**REQUIREMENT**. Continue the news report below on the German president's speech to Israel's parliament, picking up after its final sentence.

Germany’s president told Israeli lawmakers Wednesday he bows his head “in shame and humility” before the victims of the Nazi Holocaust, and he promised that Germany would wage a determined battle against anti-Semitism.
/ Source: The Associated Press

Germany’s president told Israeli lawmakers Wednesday he bows his head “in shame and humility” before the victims of the Nazi Holocaust, and he promised that Germany would wage a determined battle against anti-Semitism.

The president, Horst Koehler, also denounced Palestinian suicide bombings as indefensible acts of terror and said Germany would always stand by Israel and its people. Germany is encouraged by recent Mideast peace moves and would try to help Israel and the Palestinians resume their negotiations, he said.

Koehler, marking 40 years of diplomatic relations between the two countries, began his speech in heavily accented Hebrew — a gesture that prompted his hosts to smile — before switching to German. Before the address, several Cabinet ministers and legislators said they could not bear the thought of hearing German spoken in parliament and would stay away.

Koehler is the second German president to address Israel’s parliament, following a speech by then-President Johannes Rau in 2000. Koehler arrived in Israel on Tuesday, visiting the Yad Vashem Holocaust Memorial and meeting with Israeli President Moshe Katsav.

**DATASET**.
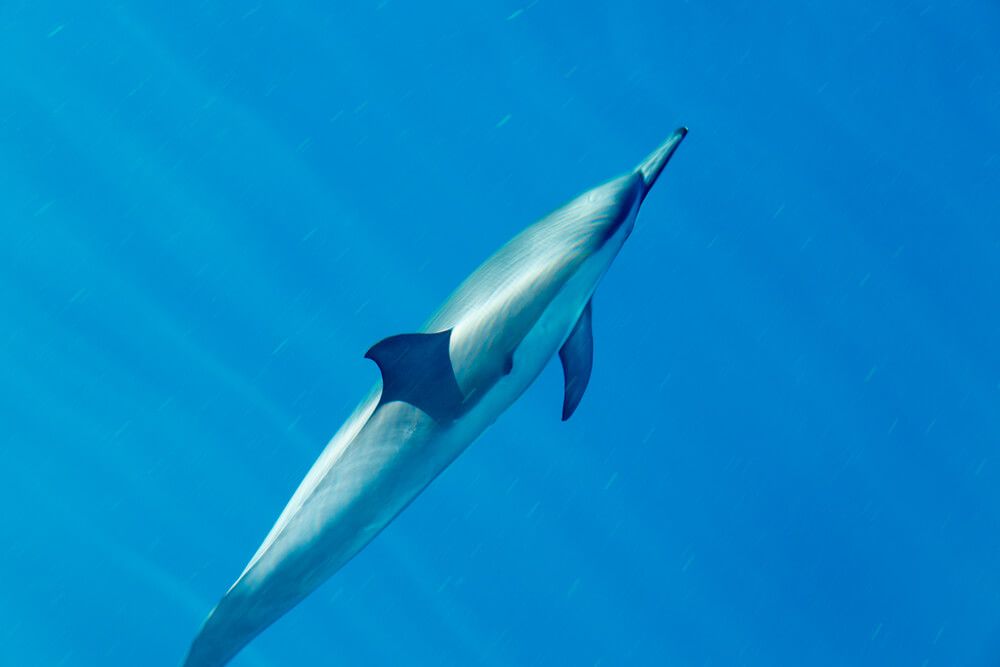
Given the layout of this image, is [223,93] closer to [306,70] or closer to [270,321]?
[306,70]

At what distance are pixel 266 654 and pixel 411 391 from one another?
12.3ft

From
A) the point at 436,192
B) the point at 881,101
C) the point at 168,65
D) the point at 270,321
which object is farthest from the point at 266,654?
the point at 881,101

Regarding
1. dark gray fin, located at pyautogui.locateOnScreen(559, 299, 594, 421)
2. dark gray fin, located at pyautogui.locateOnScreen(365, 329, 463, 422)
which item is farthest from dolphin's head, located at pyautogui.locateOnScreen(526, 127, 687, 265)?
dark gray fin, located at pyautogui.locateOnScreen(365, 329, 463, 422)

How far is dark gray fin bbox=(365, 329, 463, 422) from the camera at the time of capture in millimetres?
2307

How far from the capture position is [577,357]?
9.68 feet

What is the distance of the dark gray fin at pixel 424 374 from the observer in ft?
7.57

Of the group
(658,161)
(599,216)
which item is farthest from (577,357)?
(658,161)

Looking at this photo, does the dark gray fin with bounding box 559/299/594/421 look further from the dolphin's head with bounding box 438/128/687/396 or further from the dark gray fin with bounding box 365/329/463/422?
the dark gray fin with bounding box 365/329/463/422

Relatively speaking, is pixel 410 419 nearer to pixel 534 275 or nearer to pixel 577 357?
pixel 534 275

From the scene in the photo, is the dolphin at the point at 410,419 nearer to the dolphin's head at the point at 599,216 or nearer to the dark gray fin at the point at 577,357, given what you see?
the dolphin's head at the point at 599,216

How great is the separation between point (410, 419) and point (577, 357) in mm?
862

**TASK OUTPUT**.
“I bow my head in shame and humility before the victims (of the Holocaust), and before those who came to their help, at risk to their own lives,” Koehler said.

Addressing growing Israeli concerns about anti-Semitism in Europe, including Germany, Koehler said: “Every open society has its enemies. Hostility toward foreigners and anti-Semitism have not disappeared from Germany.”

He said Germans need to “seek the political debate with right-wing extremists and anti-Semites, and we must do it in a determined fashion.”

Israel wants groups outlawed
However, Koehler’s remarks appeared to fall short of Israel’s demands, raised again Wednesday in parliament, that Germany outlaw certain far-right groups.

Those addressing parliament included former Israeli Justice Minister Joseph Lapid, who recalled his liberation from the Jewish ghetto in Budapest, Hungary, in 1945. Lapid said he was rescued by Soviet soldiers two weeks after he marked his Bar Mitzvah, the Jewish rite of passage to adulthood at age 13, in a crowded basement.

“I was freezing with cold and with fear. I asked a Russian soldier for a piece of bread. If someone had told me then that 60 years later I would stand in the parliament of the state of the Jews to welcome the visit of the German president, I would not have believed him,” said Lapid, whose father and grandfather were killed by the Nazis.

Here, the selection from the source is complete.